任务目标:
列出下方这篇sklearn建模笔记的代码中从sklearn各子模块导入的全部名称，并注明每个名称所属的子模块。

待读文本:

• python数据分析与应用


    python数据分析与应用笔记

    使用sklearn构建模型

    1.使用sklearn转换器处理数据

    import numpy as np
    from sklearn.datasets import load_breast_cancer
    from sklearn.preprocessing import MinMaxScaler  #该函数时对数据做标准化处理
    from sklearn.decomposition import PCA  #该函数时对数据进行降维处理
    from sklearn.model_selection import train_test_split  #该函数是对数据做训练集和测试集的划分
    cancer = load_breast_cancer()   #将数据集赋值给cancer变量
    cancer_data = cancer['data']   #提取数据集中的数据
    cancer_target = cancer['target']   #提取数据集中的标签
    cancer_names = cancer['feature_names']  #查看特征数目
    cancer_desc = cancer['DESCR']
    
    #划分训练集和测试集,其中20%的作为测试集
    cancer_train_data,cancer_test_data,cancer_train_target,cancer_test_target = train_test_split(cancer_data,cancer_target,test_size = 0.2,random_state = 42)
    scaler = MinMaxScaler().fit(cancer_train_data)  #生成规则
    # 将规则应用于训练集和测试集
    cancer_trainScaler = scaler.transform(cancer_train_data)
    cancer_testScaler = scaler.transform(cancer_test_data)
    #构建pca降维模型
    pca_model = PCA(n_components = 10).fit(cancer_trainScaler)
    #将降维模型应用于标准化之后的训练数据和测试数据
    cancer_trainPca = pca_model.transform(cancer_trainScaler)

给定材料:
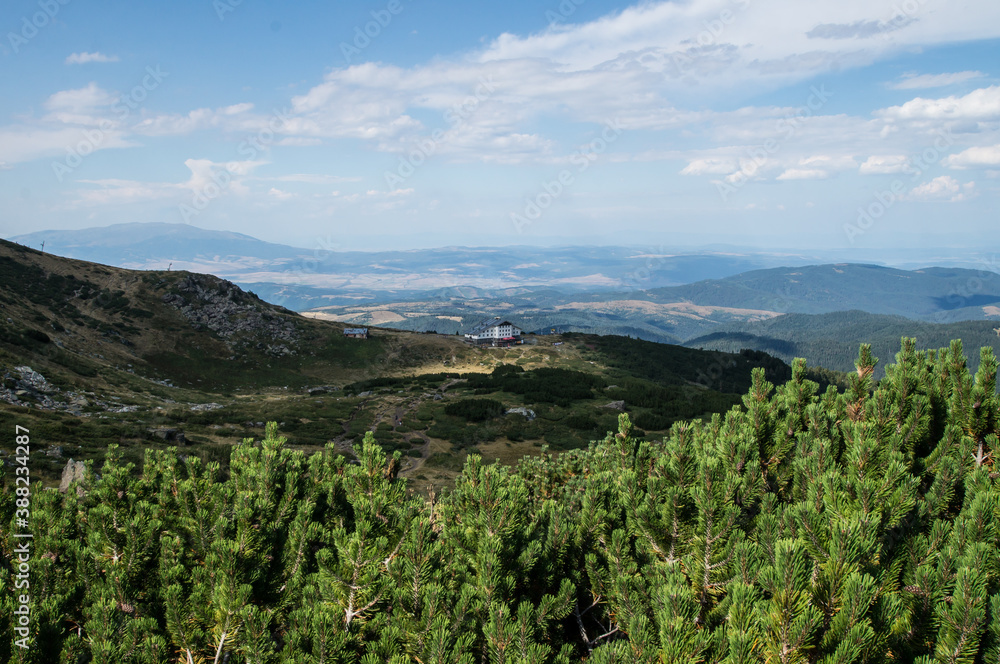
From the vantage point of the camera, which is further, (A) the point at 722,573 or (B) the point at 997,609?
(A) the point at 722,573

参考答案:
- load_breast_cancer：sklearn.datasets
- MinMaxScaler：sklearn.preprocessing
- PCA：sklearn.decomposition
- train_test_split：sklearn.model_selection